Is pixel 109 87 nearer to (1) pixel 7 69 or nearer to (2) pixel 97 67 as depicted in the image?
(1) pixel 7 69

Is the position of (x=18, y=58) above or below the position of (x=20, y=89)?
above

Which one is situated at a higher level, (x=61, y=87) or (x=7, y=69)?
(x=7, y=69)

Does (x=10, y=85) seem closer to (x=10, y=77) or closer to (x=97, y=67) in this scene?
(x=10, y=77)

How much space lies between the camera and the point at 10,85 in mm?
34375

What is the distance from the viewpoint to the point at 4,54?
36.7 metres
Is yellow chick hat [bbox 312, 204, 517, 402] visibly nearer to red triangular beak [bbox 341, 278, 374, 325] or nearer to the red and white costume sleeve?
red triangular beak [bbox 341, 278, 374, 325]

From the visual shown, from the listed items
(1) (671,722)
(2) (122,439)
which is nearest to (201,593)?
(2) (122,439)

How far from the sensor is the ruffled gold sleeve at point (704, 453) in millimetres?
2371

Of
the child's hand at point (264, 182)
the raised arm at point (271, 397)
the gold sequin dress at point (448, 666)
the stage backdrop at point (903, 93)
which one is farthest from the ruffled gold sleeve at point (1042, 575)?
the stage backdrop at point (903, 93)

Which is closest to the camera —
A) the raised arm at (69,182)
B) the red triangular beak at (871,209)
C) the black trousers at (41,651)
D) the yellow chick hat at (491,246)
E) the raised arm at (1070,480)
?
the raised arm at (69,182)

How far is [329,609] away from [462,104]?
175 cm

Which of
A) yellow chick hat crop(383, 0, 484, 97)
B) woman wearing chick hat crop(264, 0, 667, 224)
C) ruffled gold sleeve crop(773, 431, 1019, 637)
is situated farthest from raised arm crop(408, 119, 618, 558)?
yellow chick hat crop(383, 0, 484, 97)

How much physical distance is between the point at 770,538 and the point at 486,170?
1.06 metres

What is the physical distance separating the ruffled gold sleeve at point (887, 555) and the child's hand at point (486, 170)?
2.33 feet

───

> _PROBLEM REQUIREMENTS_
Copy all of the lines above, substituting "ruffled yellow sleeve" for each occurrence of "ruffled gold sleeve" and keeping everything else unchanged.

> _TASK ANSWER_
Is pixel 109 87 nearer to (1) pixel 7 69 or nearer to (2) pixel 97 67 as depicted in the image?
(1) pixel 7 69

Is the position of (x=18, y=58) above or below the position of (x=20, y=89)?
above

Which one is situated at a higher level, (x=61, y=87) or (x=7, y=69)?
(x=7, y=69)

Does (x=10, y=85) seem closer to (x=10, y=77) or closer to (x=97, y=67) in this scene?
(x=10, y=77)

How much space lies between the camera and the point at 10,85 in mm?
34375

What is the distance from the viewpoint to the point at 4,54?
36.7 metres
Is yellow chick hat [bbox 312, 204, 517, 402] visibly nearer to red triangular beak [bbox 341, 278, 374, 325] or nearer to the red and white costume sleeve?
red triangular beak [bbox 341, 278, 374, 325]

From the visual shown, from the listed items
(1) (671,722)
(2) (122,439)
which is nearest to (201,593)?
(2) (122,439)

How far from the sensor is the ruffled yellow sleeve at point (704, 453) in millimetres?
2371

Of
the child's hand at point (264, 182)
the raised arm at point (271, 397)
the gold sequin dress at point (448, 666)
the stage backdrop at point (903, 93)
which one is farthest from the ruffled yellow sleeve at point (1042, 575)?
the stage backdrop at point (903, 93)

Which is closest to the camera —
A) the raised arm at (69,182)
B) the red triangular beak at (871,209)
C) the black trousers at (41,651)
D) the yellow chick hat at (491,246)
E) the raised arm at (1070,480)
?
the raised arm at (69,182)

How far is [329,609] away from [462,104]?
175 cm

Which of
A) yellow chick hat crop(383, 0, 484, 97)
B) woman wearing chick hat crop(264, 0, 667, 224)
C) ruffled yellow sleeve crop(773, 431, 1019, 637)
is situated farthest from raised arm crop(408, 119, 618, 558)?
yellow chick hat crop(383, 0, 484, 97)

How much physical distance is between the point at 770,538 and the point at 486,170?
1.06 metres

What is the physical distance separating the ruffled yellow sleeve at point (887, 555) and the child's hand at point (486, 170)?
2.33 feet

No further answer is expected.